Do ponto de vista do narrador há a necessidade de um tempo de enfrentamento interno, que diz respeito às próprias dificuldades da narrativa em ser completa, em dar conta da realidade. Logo as palavras ―evidente falta de vontade e de talento‖, ditas pelo narrador diplomata, trazem consigo os próprios impasses do narrador e da narrativa contemporânea. Não se trata especificamente do talento de ser escritor, expressão por si mesma altamente

discutível, mas do talento como função e finalidade a ser cumprida pela narrativa e pela literatura.

Marcas temporais semelhantes às existentes em Mongólia são encontradas novamente em O sol se põe em São Paulo, com o narrador que desde a época de faculdade também tem o desejo de tornar-se um escritor:

Depois de tantos anos, vi o que já não queria ver, que a minha ilusão não ia acabar enquanto eu não escrevesse a primeira linha; entendi que não tinha vencido os sonhos de adolescente, como chegara a acreditar, porque ainda nutria aquela fantasia infernal, só que agora em silêncio, só para mim. No fundo, ainda achava que pudesse

escrever – e um dia me salvar não sabia bem do quê (CARVALHO,

2007, p. 14).

Embora o gatilho disparador para a atividade de escrever do narrador em

O sol se põe em São Paulo tenha sido travar conhecimento com a octogenária

Setsuko e se dispor à aventura de narrar para travar uma batalha contra o esquecimento e a morte, os pensamentos e a vontade do narrador sobre empreender a tarefa do fazer literário já estavam presentes. Sua precária e insatisfatória relação com o mundo do trabalho também contribui para que se lance na atividade literária.

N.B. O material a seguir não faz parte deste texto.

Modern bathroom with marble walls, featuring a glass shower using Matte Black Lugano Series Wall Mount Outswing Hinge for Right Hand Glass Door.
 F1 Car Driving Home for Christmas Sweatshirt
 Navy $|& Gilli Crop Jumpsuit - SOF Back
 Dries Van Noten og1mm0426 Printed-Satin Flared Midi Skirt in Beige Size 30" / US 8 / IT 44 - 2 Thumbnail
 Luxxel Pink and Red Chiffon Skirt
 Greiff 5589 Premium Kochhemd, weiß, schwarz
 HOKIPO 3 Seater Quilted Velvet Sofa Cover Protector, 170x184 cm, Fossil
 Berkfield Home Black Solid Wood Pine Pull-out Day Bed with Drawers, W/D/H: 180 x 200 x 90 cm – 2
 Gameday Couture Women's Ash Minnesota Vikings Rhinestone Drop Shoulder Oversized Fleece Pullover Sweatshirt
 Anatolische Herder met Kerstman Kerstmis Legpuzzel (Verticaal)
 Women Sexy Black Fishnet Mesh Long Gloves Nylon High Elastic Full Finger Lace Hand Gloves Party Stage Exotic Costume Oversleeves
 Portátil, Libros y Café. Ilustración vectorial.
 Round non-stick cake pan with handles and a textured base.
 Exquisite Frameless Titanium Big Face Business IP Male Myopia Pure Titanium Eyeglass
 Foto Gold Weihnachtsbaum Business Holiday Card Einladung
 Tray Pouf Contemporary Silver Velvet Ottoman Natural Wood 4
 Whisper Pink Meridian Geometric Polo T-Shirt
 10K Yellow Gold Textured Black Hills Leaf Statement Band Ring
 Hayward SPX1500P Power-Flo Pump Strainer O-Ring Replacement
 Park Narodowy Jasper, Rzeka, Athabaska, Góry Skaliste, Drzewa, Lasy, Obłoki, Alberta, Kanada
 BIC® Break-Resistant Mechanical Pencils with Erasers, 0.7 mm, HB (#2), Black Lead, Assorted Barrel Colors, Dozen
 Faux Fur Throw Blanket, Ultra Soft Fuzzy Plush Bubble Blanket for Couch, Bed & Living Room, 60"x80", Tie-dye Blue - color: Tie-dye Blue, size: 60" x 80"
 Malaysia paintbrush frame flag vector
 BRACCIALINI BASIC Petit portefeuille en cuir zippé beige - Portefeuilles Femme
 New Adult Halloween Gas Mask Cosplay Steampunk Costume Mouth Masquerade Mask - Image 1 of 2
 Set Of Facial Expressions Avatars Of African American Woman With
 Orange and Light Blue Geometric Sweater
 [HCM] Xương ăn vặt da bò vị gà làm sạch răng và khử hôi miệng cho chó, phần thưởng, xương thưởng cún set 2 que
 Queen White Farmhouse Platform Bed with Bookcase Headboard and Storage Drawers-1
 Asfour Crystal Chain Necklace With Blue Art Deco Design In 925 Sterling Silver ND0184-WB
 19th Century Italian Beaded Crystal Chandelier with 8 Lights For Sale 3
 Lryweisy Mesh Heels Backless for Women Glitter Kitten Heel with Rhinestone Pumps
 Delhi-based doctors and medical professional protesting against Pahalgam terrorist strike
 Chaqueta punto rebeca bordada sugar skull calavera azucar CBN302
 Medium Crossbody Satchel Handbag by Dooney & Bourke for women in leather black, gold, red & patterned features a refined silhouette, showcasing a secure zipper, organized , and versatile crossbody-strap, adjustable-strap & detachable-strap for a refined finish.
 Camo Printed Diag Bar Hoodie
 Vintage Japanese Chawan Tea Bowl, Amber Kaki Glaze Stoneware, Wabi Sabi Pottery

O tempo de amadurecimento da vontade de escrever acontece durante sua trajetória profissional que o frustra enquanto sujeito. Ele não necessita de um tempo para que a história a ser narrada ―descanse‖ e possa ver com mais clareza alguns fatos a partir do filtro dos anos. Ao contrário, é a partir de sua movimentação como personagem que narra suas próprias ações que visualizamos a trama narrativa e as frestas por onde podemos olhar e compreender como uma narrativa é montada.